## Work request
Make an exact copy of every entry, from the first line to the last.

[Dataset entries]
-- Opening Marker --
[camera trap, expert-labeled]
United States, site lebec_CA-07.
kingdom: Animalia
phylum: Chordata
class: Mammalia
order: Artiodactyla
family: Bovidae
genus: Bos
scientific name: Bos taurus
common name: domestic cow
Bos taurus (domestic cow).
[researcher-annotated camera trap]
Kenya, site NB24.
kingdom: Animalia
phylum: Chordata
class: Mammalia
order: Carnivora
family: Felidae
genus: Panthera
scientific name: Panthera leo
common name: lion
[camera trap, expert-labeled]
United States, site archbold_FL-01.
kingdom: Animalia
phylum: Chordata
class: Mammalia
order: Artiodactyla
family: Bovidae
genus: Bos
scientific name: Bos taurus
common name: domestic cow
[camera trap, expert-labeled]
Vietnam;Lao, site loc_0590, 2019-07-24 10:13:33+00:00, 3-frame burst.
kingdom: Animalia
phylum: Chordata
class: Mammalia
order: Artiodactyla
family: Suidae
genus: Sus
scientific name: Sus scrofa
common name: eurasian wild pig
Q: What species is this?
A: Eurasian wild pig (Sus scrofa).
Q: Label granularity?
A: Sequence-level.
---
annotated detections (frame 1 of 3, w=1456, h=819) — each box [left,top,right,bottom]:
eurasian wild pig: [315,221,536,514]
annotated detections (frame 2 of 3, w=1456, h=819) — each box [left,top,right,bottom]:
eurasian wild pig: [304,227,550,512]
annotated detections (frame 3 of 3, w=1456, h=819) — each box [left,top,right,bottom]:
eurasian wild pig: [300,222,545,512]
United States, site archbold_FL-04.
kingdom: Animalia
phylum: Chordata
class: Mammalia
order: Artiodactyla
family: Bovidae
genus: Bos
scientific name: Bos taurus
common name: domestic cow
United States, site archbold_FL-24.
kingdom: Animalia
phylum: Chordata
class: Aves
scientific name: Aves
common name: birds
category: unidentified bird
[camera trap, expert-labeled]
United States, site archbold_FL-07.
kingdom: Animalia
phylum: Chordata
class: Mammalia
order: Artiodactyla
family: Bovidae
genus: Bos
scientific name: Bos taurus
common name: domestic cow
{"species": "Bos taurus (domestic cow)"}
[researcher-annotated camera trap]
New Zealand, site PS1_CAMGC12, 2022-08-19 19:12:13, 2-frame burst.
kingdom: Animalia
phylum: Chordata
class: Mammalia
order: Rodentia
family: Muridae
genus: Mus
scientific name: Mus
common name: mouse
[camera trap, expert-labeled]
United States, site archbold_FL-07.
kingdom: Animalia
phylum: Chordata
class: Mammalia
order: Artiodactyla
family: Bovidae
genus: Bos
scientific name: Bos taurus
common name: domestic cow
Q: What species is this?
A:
-- Closing Marker --
## Written response
[camera trap, expert-labeled]
United States, site lebec_CA-07.
kingdom: Animalia
phylum: Chordata
class: Mammalia
order: Artiodactyla
family: Bovidae
genus: Bos
scientific name: Bos taurus
common name: domestic cow
Bos taurus (domestic cow).
[researcher-annotated camera trap]
Kenya, site NB24.
kingdom: Animalia
phylum: Chordata
class: Mammalia
order: Carnivora
family: Felidae
genus: Panthera
scientific name: Panthera leo
common name: lion
[camera trap, expert-labeled]
United States, site archbold_FL-01.
kingdom: Animalia
phylum: Chordata
class: Mammalia
order: Artiodactyla
family: Bovidae
genus: Bos
scientific name: Bos taurus
common name: domestic cow
[camera trap, expert-labeled]
Vietnam;Lao, site loc_0590, 2019-07-24 10:13:33+00:00, 3-frame burst.
kingdom: Animalia
phylum: Chordata
class: Mammalia
order: Artiodactyla
family: Suidae
genus: Sus
scientific name: Sus scrofa
common name: eurasian wild pig
Q: What species is this?
A: Eurasian wild pig (Sus scrofa).
Q: Label granularity?
A: Sequence-level.
---
annotated detections (frame 1 of 3, w=1456, h=819) — each box [left,top,right,bottom]:
eurasian wild pig: [315,221,536,514]
annotated detections (frame 2 of 3, w=1456, h=819) — each box [left,top,right,bottom]:
eurasian wild pig: [304,227,550,512]
annotated detections (frame 3 of 3, w=1456, h=819) — each box [left,top,right,bottom]:
eurasian wild pig: [300,222,545,512]
United States, site archbold_FL-04.
kingdom: Animalia
phylum: Chordata
class: Mammalia
order: Artiodactyla
family: Bovidae
genus: Bos
scientific name: Bos taurus
common name: domestic cow
United States, site archbold_FL-24.
kingdom: Animalia
phylum: Chordata
class: Aves
scientific name: Aves
common name: birds
category: unidentified bird
[camera trap, expert-labeled]
United States, site archbold_FL-07.
kingdom: Animalia
phylum: Chordata
class: Mammalia
order: Artiodactyla
family: Bovidae
genus: Bos
scientific name: Bos taurus
common name: domestic cow
{"species": "Bos taurus (domestic cow)"}
[researcher-annotated camera trap]
New Zealand, site PS1_CAMGC12, 2022-08-19 19:12:13, 2-frame burst.
kingdom: Animalia
phylum: Chordata
class: Mammalia
order: Rodentia
family: Muridae
genus: Mus
scientific name: Mus
common name: mouse
[camera trap, expert-labeled]
United States, site archbold_FL-07.
kingdom: Animalia
phylum: Chordata
class: Mammalia
order: Artiodactyla
family: Bovidae
genus: Bos
scientific name: Bos taurus
common name: domestic cow
Q: What species is this?
A:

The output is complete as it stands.